In May of 2002, I made a tiny watch PC board using the above circuit. It
was about 1.25" square. The tube leads were bent over and hand-wired into
a zigzag hole pattern on the board. The battery I chose was a CR2 lithium
camera battery, 1" long and 5/8" diameter. The time-setting buttons were
replaced with magnetically activated reed switches to eliminate the need
for pushbuttons poking out of the case.
I had put in a tilt sensor, the exotic ADXL202 part from Analog Devices, because I wanted the watch to display the time without having to push a button. I worked out an algorithm for detecting the tilt of the wearer’s arm, and watched myself at work and play to make sure that my arm didn’t reach that watch-reading tilt position inadvertently. I was satisfied that it would work. However, I had to mount the tilt chip at right angles to the PC board so it could monitor the proper two axes that indicate wrist tilt angle.

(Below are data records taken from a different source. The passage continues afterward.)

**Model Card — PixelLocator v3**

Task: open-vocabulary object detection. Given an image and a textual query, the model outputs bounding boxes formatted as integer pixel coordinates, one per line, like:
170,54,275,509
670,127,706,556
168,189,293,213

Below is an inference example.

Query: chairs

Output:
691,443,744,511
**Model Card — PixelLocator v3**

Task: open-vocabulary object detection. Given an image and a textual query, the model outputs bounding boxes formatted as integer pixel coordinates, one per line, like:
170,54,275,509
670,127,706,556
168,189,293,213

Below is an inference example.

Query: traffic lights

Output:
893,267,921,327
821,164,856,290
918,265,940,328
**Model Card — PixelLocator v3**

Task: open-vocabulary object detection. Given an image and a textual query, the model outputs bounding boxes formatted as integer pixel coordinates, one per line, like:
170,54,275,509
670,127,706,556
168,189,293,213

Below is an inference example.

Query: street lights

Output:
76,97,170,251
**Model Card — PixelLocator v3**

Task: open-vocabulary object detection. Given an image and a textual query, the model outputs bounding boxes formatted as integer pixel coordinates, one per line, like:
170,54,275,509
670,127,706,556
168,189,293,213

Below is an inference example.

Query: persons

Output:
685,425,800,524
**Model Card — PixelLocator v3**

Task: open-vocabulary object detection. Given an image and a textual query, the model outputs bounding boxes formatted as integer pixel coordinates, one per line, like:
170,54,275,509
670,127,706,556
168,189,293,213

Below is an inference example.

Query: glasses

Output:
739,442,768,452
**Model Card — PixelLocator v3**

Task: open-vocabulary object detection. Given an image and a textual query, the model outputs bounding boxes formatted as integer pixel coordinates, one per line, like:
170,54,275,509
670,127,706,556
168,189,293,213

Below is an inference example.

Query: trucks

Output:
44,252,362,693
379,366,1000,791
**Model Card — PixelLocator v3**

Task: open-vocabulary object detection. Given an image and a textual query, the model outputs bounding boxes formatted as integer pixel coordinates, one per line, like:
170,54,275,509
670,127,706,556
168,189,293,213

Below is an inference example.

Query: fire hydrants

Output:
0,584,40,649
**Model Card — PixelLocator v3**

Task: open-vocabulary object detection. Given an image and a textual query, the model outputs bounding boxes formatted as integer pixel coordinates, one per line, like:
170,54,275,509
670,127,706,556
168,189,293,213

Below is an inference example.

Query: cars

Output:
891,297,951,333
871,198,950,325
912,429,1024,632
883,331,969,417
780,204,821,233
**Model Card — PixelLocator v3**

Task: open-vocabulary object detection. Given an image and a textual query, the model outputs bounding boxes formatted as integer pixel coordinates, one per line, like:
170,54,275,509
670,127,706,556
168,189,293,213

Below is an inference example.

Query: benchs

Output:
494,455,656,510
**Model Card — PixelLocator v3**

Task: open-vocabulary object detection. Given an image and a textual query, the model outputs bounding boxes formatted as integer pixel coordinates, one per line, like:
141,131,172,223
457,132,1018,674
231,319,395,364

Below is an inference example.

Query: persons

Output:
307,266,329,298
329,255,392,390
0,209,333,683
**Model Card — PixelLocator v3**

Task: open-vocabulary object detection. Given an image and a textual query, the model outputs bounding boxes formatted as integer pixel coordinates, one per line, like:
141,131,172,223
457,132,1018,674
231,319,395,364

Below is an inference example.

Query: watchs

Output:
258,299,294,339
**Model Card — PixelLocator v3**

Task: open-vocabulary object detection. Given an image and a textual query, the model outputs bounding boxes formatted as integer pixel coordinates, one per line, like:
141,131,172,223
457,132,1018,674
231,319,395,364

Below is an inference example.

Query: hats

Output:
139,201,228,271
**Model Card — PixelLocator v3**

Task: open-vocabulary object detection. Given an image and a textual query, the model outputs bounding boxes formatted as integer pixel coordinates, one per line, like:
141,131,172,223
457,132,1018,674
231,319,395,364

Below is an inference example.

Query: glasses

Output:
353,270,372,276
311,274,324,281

I made three of these boards. I wore one for over a year, tucked in a little Hammond plastic box glued to a Velcro watchband. I sold another to my brother, who put it in a very classy copper case he made from sheet stock. He still wears this watch. The third was eventually sold to a NeoNixie member. They all still work, I think. I had to replace a couple tubes due to elements shorting together. This was very tedious work, and indicated that tube sockets are needed for a real product.